An exhibition of the paintings of one of the great artists that must be seen and a concert not to be missed

by time news

exhibition

Aviva Uri: The power of destiny
Herzliya Museum of Contemporary Art
curator: built a dog
Lock date: 20.5.23
Opening days and hours: Monday-Thursday: 10:00-14:00, Tuesday, Thursday: 16:00-20:00, Friday and Saturday: 10:00-14:00
Address: 4 Habanim Street, Herzliya
phone: 09-9551011
Ticket availability on the website: www.herzliyamuseum.co.i

Last week, the Herzliya Museum opened “The Power of Fate”, a solo exhibition by the Israeli artist Aviva Uri (1922-1989). The exhibition includes 40 drawings by Uri from the collection of the collector and researcher Beno Caleb, who also curated the exhibition, with the aim of awakening a renewed awareness of the uniqueness and importance of his work.

about the exhibition

The exhibition includes works from Uri’s long career, and it spans two different exhibition spaces. By placing identical drawings next to each other, Caleb sought to examine the fine line between creative power and obsession, aspects that characterized Uri’s work.

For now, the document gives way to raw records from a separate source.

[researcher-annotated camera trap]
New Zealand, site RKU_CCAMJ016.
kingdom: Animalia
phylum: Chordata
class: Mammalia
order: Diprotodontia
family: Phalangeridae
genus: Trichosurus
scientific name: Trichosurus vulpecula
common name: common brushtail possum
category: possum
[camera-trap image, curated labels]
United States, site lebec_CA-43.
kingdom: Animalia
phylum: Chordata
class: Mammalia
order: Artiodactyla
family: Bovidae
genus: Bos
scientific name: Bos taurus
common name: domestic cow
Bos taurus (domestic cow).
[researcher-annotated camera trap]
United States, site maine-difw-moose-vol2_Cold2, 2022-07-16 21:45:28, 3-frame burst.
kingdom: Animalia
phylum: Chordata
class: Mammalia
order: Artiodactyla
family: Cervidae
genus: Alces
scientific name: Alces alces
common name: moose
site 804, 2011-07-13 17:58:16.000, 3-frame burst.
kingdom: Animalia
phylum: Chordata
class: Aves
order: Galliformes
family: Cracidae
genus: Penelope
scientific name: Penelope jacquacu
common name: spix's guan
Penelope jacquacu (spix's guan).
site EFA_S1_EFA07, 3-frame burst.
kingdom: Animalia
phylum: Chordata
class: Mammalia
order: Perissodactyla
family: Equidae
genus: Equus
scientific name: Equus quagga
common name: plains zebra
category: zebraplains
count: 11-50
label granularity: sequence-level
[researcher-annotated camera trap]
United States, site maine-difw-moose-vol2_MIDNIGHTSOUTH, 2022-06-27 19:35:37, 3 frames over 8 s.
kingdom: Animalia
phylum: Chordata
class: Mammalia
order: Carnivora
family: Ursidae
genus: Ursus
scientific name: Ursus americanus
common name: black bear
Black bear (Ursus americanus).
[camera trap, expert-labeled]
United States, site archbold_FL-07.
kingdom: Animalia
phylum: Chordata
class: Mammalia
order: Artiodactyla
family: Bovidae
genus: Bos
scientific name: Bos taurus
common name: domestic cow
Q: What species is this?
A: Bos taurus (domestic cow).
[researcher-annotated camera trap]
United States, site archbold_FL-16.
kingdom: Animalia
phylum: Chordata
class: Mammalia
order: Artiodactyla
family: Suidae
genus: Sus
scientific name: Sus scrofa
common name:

Uri’s marital relationship with the painter David Handler, who was her partner for many years, is also presented in the exhibition, through drawings and love notes exchanged between them.

About the artist

Aviva Uri was born in Safed in 1922. Her career as a painter began in the 1940s, and later she became one of the most important and influential artists in Israel.

She is mainly associated with abstract drawings on paper, drawn with frenzied lines, expressing intense emotion and mental turmoil. In some of the works it is possible to identify a motif reminiscent of a landscape, a figurative detail, a sentence or a word implying a position or mindset that communicates in the work.

one job

“Requiem for a Bird” is the name of a series of paintings Uri created in the seventies inspired by the Yom Kippur War. One of the works is a small drawing of what appears to be huge bonfires, on which is written the name of the British composer Benjamin Britten and one of his works – the “War Requiem”, which commemorated the devastation caused by World War II. According to Caleb, the drawing proves that Britten was most likely one of Uri’s sources of inspiration when she painted her paintings about the war.

market value

During her lifetime, Uri’s paintings were exhibited in the best galleries and in almost all museums in Israel, and many of them are included in the institutions’ collections. Today, Uri’s works are owned by the Gordon Gallery and the Givon Gallery, both in Tel Aviv. Uri’s signed prints are valued at about $2,000, the price range for small works is between $4,000-8,000, and the prices of large works can reach up to about $30,000. In 2015, a painting by Uri was sold for $64,000 at an auction in Tirosh.

concert

“Brahms Among Friends”
The Israeli Conservatory of Music “Striker”
date: 28.1.23
hour: 20:30
Address: 25 Louis Marshall St. Tel Aviv
Concert duration: about two hours
price range: 110-145 shekels
Ticket availability on the website: www.icm.org.il

The Stricker Conservatory in Tel Aviv holds one of the best chamber series in the country, where excellent ensembles are regularly hosted. The upcoming concert in the series is called “Brahms among friends”, and as part of it, three leading Israeli musicians who often play together will appear: the violinist Guy Braunstein, the cellist Zvi Pelser and the pianist Miri Yampolski. The story of the violinist Braunstein is particularly interesting, because several years ago he left a stable and rewarding career as principal player in the famous Berlin Philharmonic Orchestra and returned to work as an independent solo violinist.

Violinist Guy Braunstein / Photo: Boaz Arad

In the program, four works by Johannes Brahms and other composers close to him will be performed in different forms. The concert will be opened by the rhapsody “Rusalka” by Antonin Dvožak, arranged for violin and piano by Guy Braunstein. It will be followed by Johannes Brahms’ Piano Trio No. 3, a beautiful and expressive work. Later, the Sonata for Cello and Piano Opus 4 by the Hungarian composer Zoltan Kodály will be performed, and to finish – the Piano Trio No. 1 by Robert Schumann, who was one of Brahms’s most prominent supporters.

As always, the Stricker Center grants free entry to young people up to the age of 21 and tickets at a price of only NIS 45 to young people aged 22-35 (both on a space-available basis).